The proposal, which must go through a comment period and would not take effect until at least late 2025, aims to end the $35 overdraft fee that has become the standard at many banks.
The bureau’s rule would give banks a few options for setting a lower fee. They could charge a break-even fee — based on the individual bank’s own costs — or a benchmark fee determined by the bureau. The agency has proposed a range of $3 to $14 for the benchmark.
Alternatively, the banks could treat overdrafts as a line of credit and provide the disclosures required by the Truth in Lending Act, including interest rates.
“Decades ago, overdraft loans got special treatment to make it easier for banks to cover paper checks that were often sent through the mail,” said Rohit Chopra, the consumer bureau’s director. “Today, we are proposing rules to close a longstanding loophole that allowed many large banks to transform overdraft into a massive junk fee harvesting machine.”
The proposed rule would apply only to institutions with assets of $10 billion or more, a category that includes roughly 175 of the nation’s more than 9,000 banks and credit unions. Those large providers collect about two-thirds of all overdraft fee revenue, the bureau said.
The consumer bureau has been laying the groundwork for more than a decade for a rule curbing overdraft fees, releasing reports analyzing the fees and discussing its concerns with banking industry executives and trade groups.
Anticipating the crackdown, some large banks have already slashed their fees. In 2022, Citigroup eliminated the fees and Bank of America cut its charge to $10 from $35. Consumers paid $7.7 billion that year in overdraft fees, down from $12.6 billion in 2019, according to the consumer bureau’s estimates.
Banking trade groups are fiercely opposed to stricter overdraft rules. “Overdraft protection fees are clearly disclosed, highly regulated and provide a service that an overwhelming majority of consumers find valuable,” Rob Nichols, the chief executive of the American Bankers Association, said last month.

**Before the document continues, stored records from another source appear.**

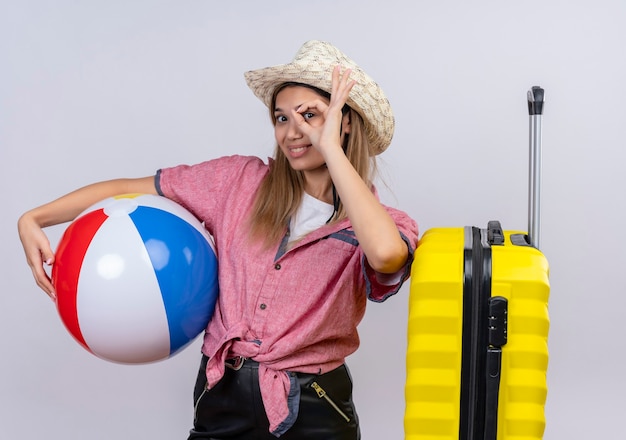 A lovely young woman wearing red shirt and sunhat holding inflatable ball and put hand on yellow suitcase while showing ok gesture on a white wall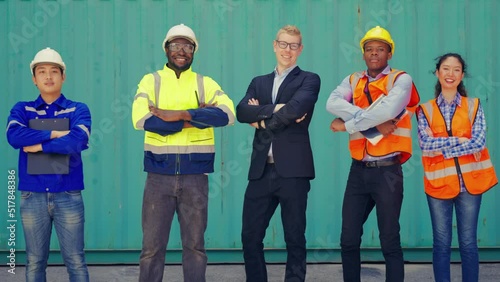 Full shot of groups shipping workers walking toward to camera and smile. Professional logistics staff and teamwork concept.
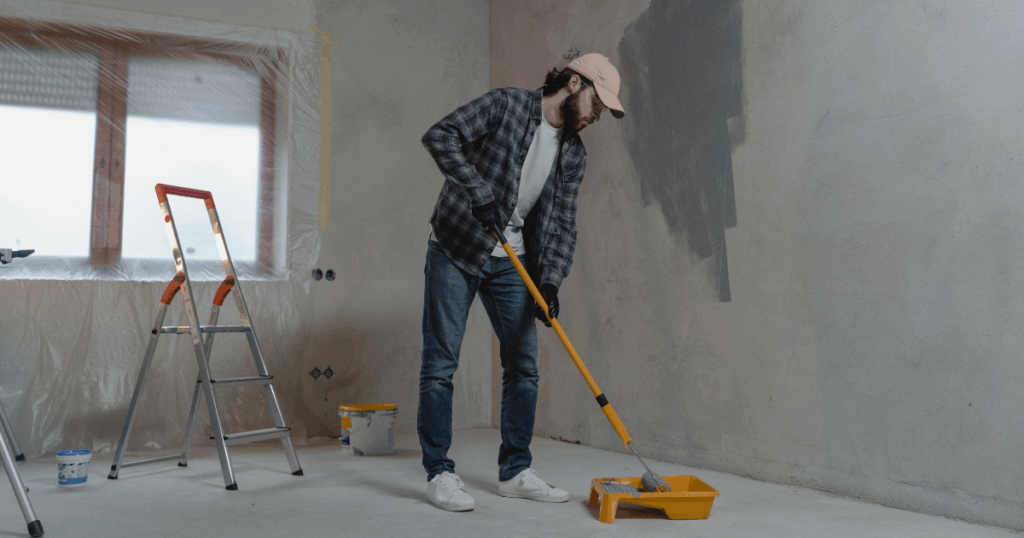 Homem aplicando tinta para parede
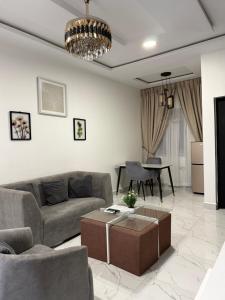a living room with a couch and a table at Dromi Apartments in Tantra Hill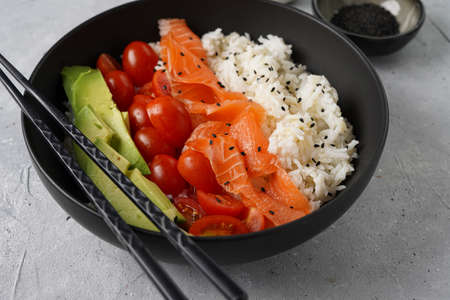 Poke bowl - black bowl with white rice, smoked salmon, cherry tomatoes and avocado, sesame seeds, soy sauce and chopsticks on a gray concrete surfaceの写真素材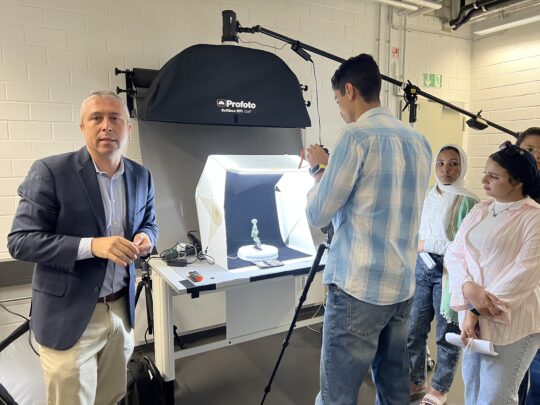 Einige Gruppe junge Menschen stehen in einem Fotoatelier. Auf einem Tisch steht hell erleuchtet eine altägyptische Statuette.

His group and two others sent Mr. Chopra a letter this month urging the bureau to convene a small-business review panel to comment on the rule, a step the bureau is required to take before it adopts regulations that could substantially affect small companies.
“Regardless of which banks are directly subject to the bureau’s rule, all banks would face market pressure to conform their practices to the bureau’s rule,” the trade groups wrote.

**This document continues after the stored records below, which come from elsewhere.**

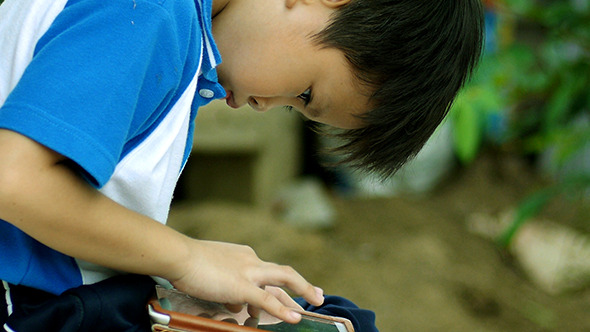 Young Boy Playing Video Game On The Tablet 01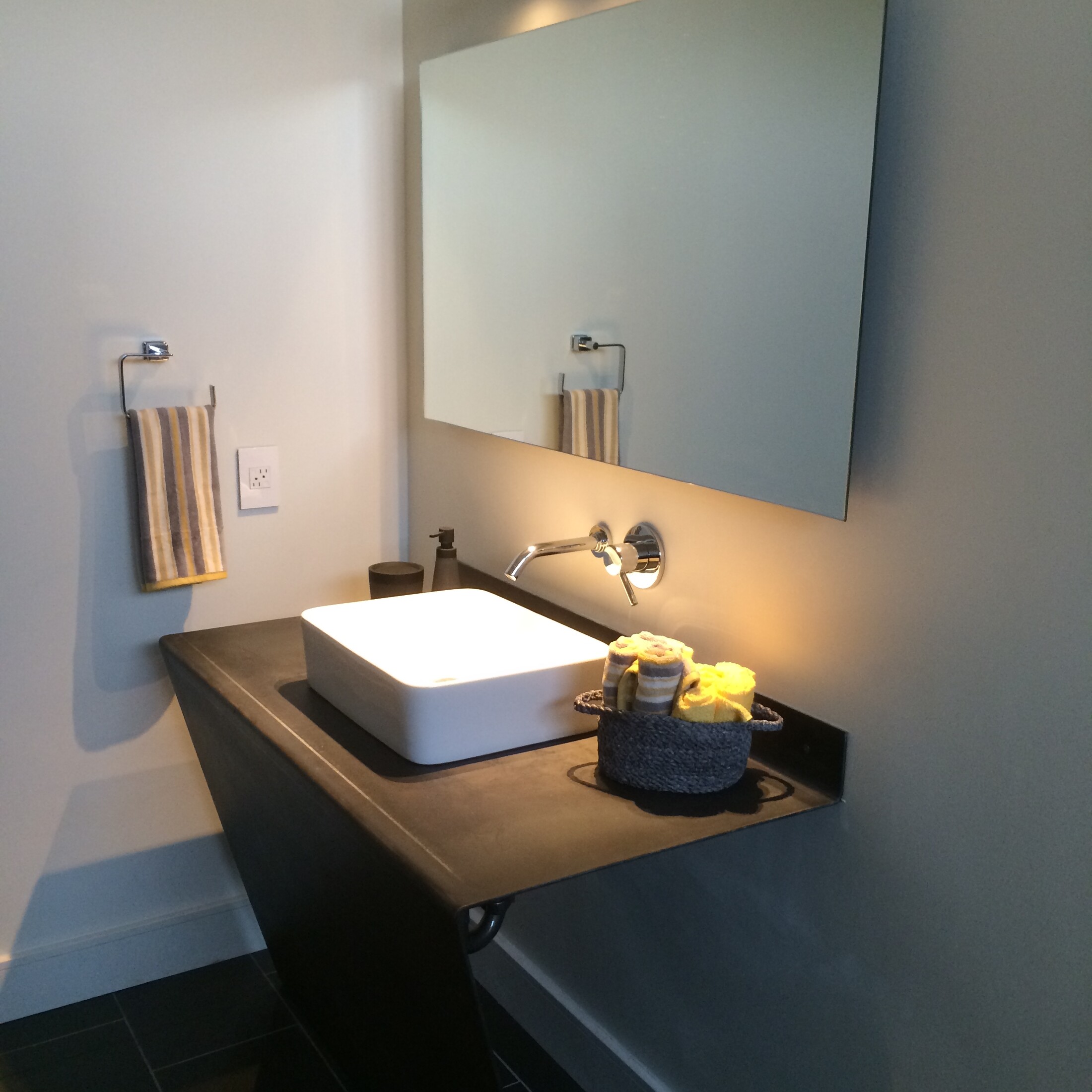 Frameless wall mirror above a dark sculpted pedestal vanity with a white vessel sink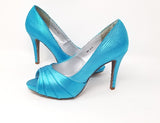 A pair of high heeled turquoise satin shoes with a peep toe and a hidden platform at the front of the shoes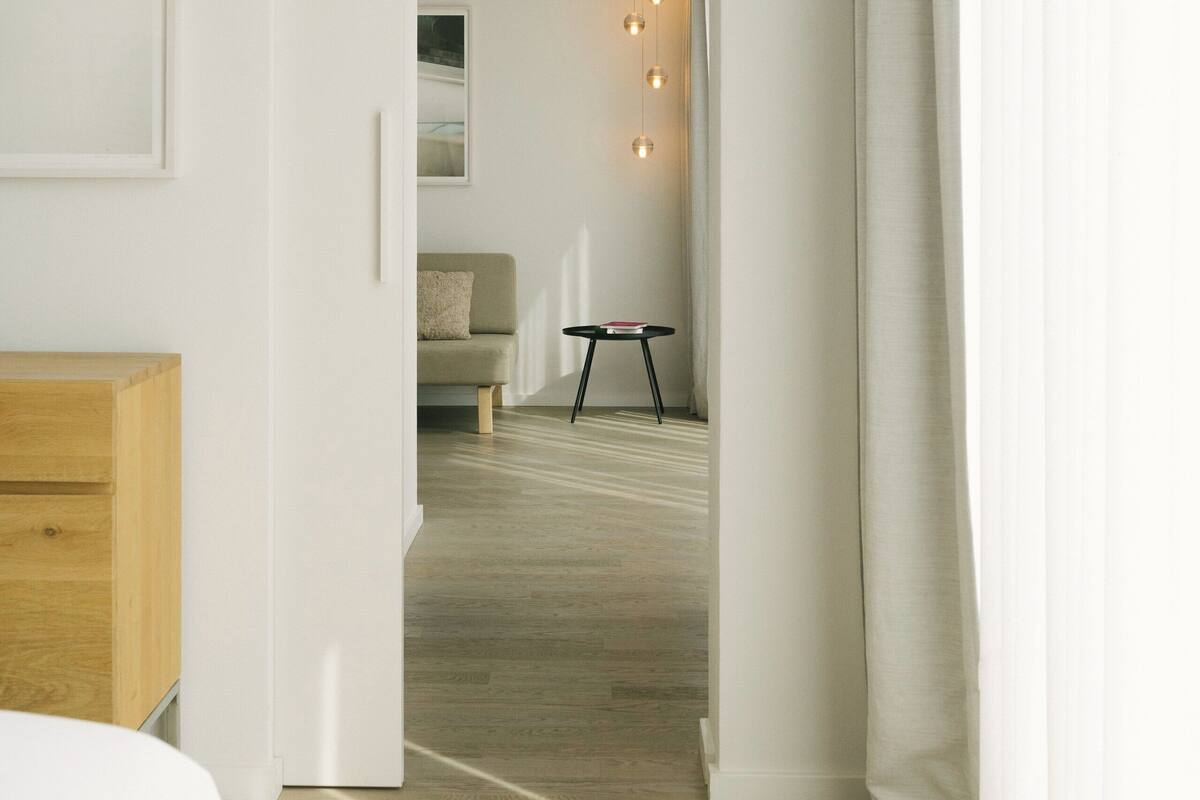 A modern interior with a wooden cabinet, a white door leading to a living area with a sofa, a small table, and hanging lights.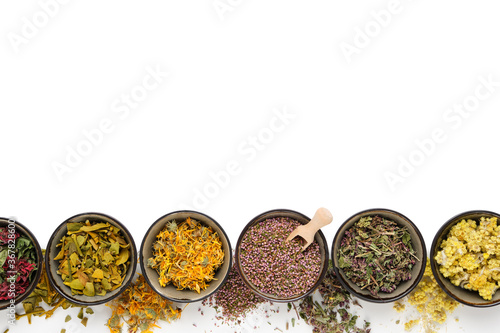 Black bowls of dry medicinal herbs on white background. Top view, flat lay. Alternative medicine. Copy space for text. photo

The bureau said this week that it would not convene that requested panel, because its rule would apply only to large banks and credit unions.
Consumer advocates praised the proposal. “Overdraft fees are not so much a useful service as a lucrative profit center that’s largely underwritten by the most economically vulnerable consumers,” said Carter Dougherty, a spokesman for Americans for Financial Reform. “This reform is a step in getting banks back to providing good service and away from gotcha fees.”
The bureau will accept public comments on the proposed rule until April 1, after which it can start the final steps of adopting the changes.